Dad left school in 9th grade from the German neighborhood of Newark. He joined the army in WW I and became an officer. He became a city firefighter and retired as a deputy chief. In WW II he joined the Navy and left as a full commander. When WW II started he trained the soldiers from Fort Monmouth who were now firefighters. The fire engine from Fort Monmouth came to the Irvington drill tower where he taught firefighting and safety. He taught all 1,000 Irvington teachers first aid in case we were bombed by the Germans. He organized, trained, and equipped the CD Firefighters in Irvington.

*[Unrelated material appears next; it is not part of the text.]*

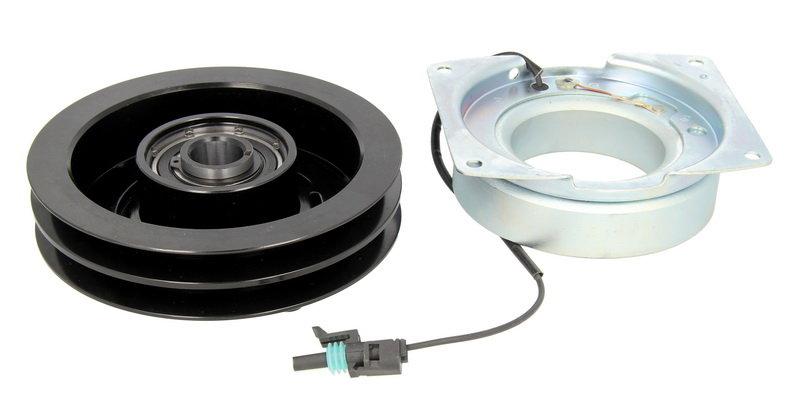 Sprzęgło elektromagnetyczne kompresora klimatyzacji THERMOTEC CA521 - darmowa dostawa do 5000 warsztatów Motointegrator Partner i 170 sklepów Inter Cars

The Irvington Fire Chief was James Thompson, Jr., who was way ahead of the curve. In 1938 he came up with the idea of an Emergency Squad that would respond to every kind of an emergency with a main mission of saving lives. My dad was put in charge of the Squad for the 84 hours a week he was on duty. It was a beautiful white fire engine with a huge spotlight and a powerful, very loud motor. It carried all kinds of equipment for fighting fires and saving lives. There were probably around seven husky men on the Squad, all first aiders, and one man was a police officer who dressed and worked like a fireman but who wore a police badge, had a pair of handcuffs, and was armed. The men on the squad got little sleep because they averaged three calls per night. [Read more…]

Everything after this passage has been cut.